Reviving The Lost

With multiplexes ruling the cinematic world the most innovative ideas are brought by those thinking inside the box. Sounds counter-cliché, doesn’t it?

The box referred to here is one defined by the passing of an era and sealed as tightly as events of the past century. This is a box which contains the invaluable antiquities that made classic cinematography into what it stands for: a legacy of exceptional masterworks in the cinematic industry.

The contemporary film industry been marked by a wave of digital modernism that has swept away relics of the past which offered audiences refuge from graphic stunts and extravagant shots crowding the big screen. What thinking inside the box allows cinematographers today to do is offer the viewers something different from just superheroes displaying extraordinary stunts and visuals saturated with CGI technology.

Modern film industry reflects a discontinuity in the trajectory of productions that trace back to the classics. While on one end are high-budget blockbusters which do not go a day without being ‘sold out’, on the other are the classics and a scarce collection of indies that have been out of sight long enough to be covered under dust. What the industry lacks today is the need to have something in between. This would help follow a transition from the past to the present and assist movie buffs in returning to a collection that they long cherished.

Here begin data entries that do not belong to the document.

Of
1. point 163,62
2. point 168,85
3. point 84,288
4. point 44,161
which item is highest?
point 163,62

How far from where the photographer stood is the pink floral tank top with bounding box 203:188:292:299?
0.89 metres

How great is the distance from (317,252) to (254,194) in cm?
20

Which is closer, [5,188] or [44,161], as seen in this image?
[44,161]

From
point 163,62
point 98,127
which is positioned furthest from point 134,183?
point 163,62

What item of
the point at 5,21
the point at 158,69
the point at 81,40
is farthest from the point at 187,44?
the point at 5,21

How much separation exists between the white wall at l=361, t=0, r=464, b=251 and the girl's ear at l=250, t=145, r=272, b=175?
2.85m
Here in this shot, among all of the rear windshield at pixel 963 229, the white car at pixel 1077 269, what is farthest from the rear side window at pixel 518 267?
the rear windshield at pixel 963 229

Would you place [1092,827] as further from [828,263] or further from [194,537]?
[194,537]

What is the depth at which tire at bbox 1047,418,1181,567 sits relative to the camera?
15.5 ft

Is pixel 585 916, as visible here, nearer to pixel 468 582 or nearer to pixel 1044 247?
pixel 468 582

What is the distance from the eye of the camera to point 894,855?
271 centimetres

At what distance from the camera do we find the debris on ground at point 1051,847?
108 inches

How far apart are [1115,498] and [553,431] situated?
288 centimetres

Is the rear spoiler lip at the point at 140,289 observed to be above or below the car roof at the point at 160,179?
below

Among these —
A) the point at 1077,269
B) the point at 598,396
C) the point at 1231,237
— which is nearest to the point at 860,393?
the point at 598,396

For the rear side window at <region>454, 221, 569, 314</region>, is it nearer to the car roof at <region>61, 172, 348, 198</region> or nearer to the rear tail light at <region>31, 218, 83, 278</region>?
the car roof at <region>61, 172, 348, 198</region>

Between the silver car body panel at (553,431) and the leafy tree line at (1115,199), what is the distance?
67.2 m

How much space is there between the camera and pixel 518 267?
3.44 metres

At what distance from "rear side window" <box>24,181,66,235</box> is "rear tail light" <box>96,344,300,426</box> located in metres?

However, not everything is as gloomy as it might seem. There are some figures who are working exceptionally beyond their normal capacity to bring back the lost from a land long abandoned. Here is what is being done to revive the lost.

The Three Musketeers

While technology, graphics, digital, shooting are terms that have aesthetic-averse connotations attached to them, there are directors who are striving to bridge the gap between the polar ends of the industry. In order to literally make ends meet revolutionaries like Christopher Nolan, Steven Soderbergh, and Wes Anderson are producing films that do not have to pick between budget and quality.

Without hopping on the bandwagon of producing what Tarantino calls “television in public,” they have anchored a place for themselves and earned appreciation for their work. They are living examples of how plot, direction and cinematography don’t need to be compromised in the name of digital filmmaking.

What Changed For Them

Even though each director has a unique style and taste in cinema, a streak found aligning between all three is there tendency to revert back to what was once known as classics of the golden era.

The disjunction in the style followed in modern cinema discussed earlier is not only making things go haywire in the present but also make the future riddled with adversities and uncertainties.

The modern tragedy of cinema is that there is no legacy that is emblematic of 21st Century film productions for times to come.

Learning from old school ways, Nolan is determined to produce films single-handedly. From sound recording to editing, he is his own one-man army.

Building on from where his predecessors left off, he has also made a code of shooting with a single camera and religiously abides by it. This not only adds a seamless continuity to his films but also makes them more real because of lack of needless computer generated imagery.

Soderbergh on the other hand acquires his expertise from his remarkable editing skills. This exceptional cinematographer takes on the risky task of directing across genres and transcending all bounds of restraint. This is why he has been able to produce works like Magic Mike and The Knick.

Contrary to Soderbergh, Anderson tethers his plots to a locus which is considered to be a hermetic space in order to maintain discipline and control.

After making the ground from where he decides to work, he draws inspiration from past movies and drives his plot with precision and calculation. As a result, what we see is a world true to the eccentricities that Anderson stands for!